May the God of NEWNESS be with you,

freshening you with renewed energy and awakening you with new perspectives on old visions.

May you be free enough to let go of what is stake and used up

and to embrace what is new and full of promise.

May God's grace be with you as you wrap yourself in what is right, if unfamiliar,.

May you look upon your life and your ministry with the eyes of God,

ever new and ever transforming.

May the God of NEWNESS be with you.

Sunday, March 14, 2021

Sunday Morning

My morning starts with a big surprise - daily savings time begins today we have sprung forward.  My phone dutifully does the work telling me the correct time and it isn't until I am up for an hour that I realize I have "lost " an hour of sleep. Oh well, the promise then, of an afternoon nap.  I hope that happens.

I begin this day with listening to a novel by John Grisham to prepare myself for his talk at the Virginia Festical of the Book that is later this month.  And finally after an hour or so, I sit in my chair and listen to the "pray as you go" app. It begins with music and this idea:

My Sweet Jesus   Look with mercy on my lost soul.

Is my soul lost and wandering?

Is it content and at peace?"

Then time with the words of Paul in Ephesian:

God, rich in mercy, loved us even when we were dead....raised us up

Immeasurable riches of his grace

By grace you have been saved

Created for good works 

And the music, the words, the questions, the turning toward God shifts something within me.  It does feel like God makes us alive.  As I begin this day in which I will soon be driving to a church, the duty of church work transforms into the joy and promise of  being with God's people.  I am created for a good work - which is to love.  To love my family, my friends, my church, everyone.  It is as simple and as hard as that.  But to start with God in the morning anchors my wandering soul and reminds me of my worth and my purpose.

The devotional also speaks to me today.  These are words of reality about this journey of faith.

"For our journey on earth, we must not expect too much sweetness and light.  We travel in hope which inevitable is ambiguous.  hope holds before us the promise of God's riches, but it does not spare us experiences of pain, separation and uncertainty.  In the end, hope wins."

The day begins.  I will go dry my hair, grab a breakfast bar, and get on the road.  In hope, in love.

My soul feels content and at peace.

 

Friday, March 12, 2021

Eternal Life


The most familiar verse in the Bible is John 3:16

For God so loved the world, that he gave his only begotten son, that whosoever believeth in him shall not perish, but have eternal life 

Many people have read that to say - believe in Jesus and you will go to heaven. As if this Christian business is about what happens after death. 

 This morning one of the scriptures in the devotional was John 17: :3  " And this is eternal life, that they may know you, the only true God, and Jesus Christ whom you have sent."

This verse is so helpful because it  shows that eternal life is really about life in the present - KNOWING God and ( through?) Jesus. Eternal life is living in gratitude and awareness of the blessings flowing through our lives.  Eternal life is also living in expectation of the guidance that comes as we "incline our ears" to hear God's voice or experience divine nudges. 

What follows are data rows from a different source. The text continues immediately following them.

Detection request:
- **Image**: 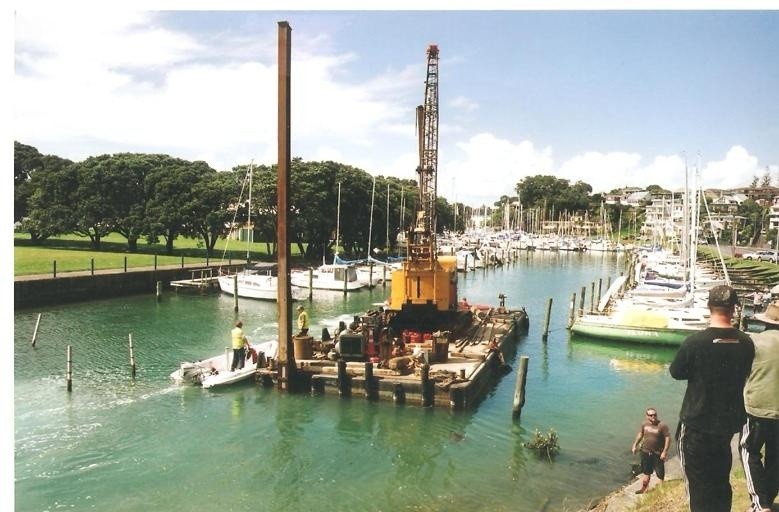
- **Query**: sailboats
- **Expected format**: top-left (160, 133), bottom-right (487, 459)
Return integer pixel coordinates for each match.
top-left (290, 182), bottom-right (365, 291)
top-left (330, 149), bottom-right (748, 349)
top-left (216, 158), bottom-right (313, 301)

It is noon now as I write this and I have had already a day full of blessings.  I woke up a little worried because I had an electrician coming this afternoon at a time that might bump into my Friday pickleball.  How would I manage this?  And I had a new air conditioner installed in the morning and spiritual direction planned and a meeting with someone from the church.  How would this work?

And now all of it has happened and I felt like I was "in the flow."  The electrician called and came early, the air conditioner guys have come and gone, the spiritual direction happened a little late but it all worked out as well as the church meeting.  AND it turns out I am now available to take my granddaughter Addie to work later today so Audrey can get a full day's sleep. 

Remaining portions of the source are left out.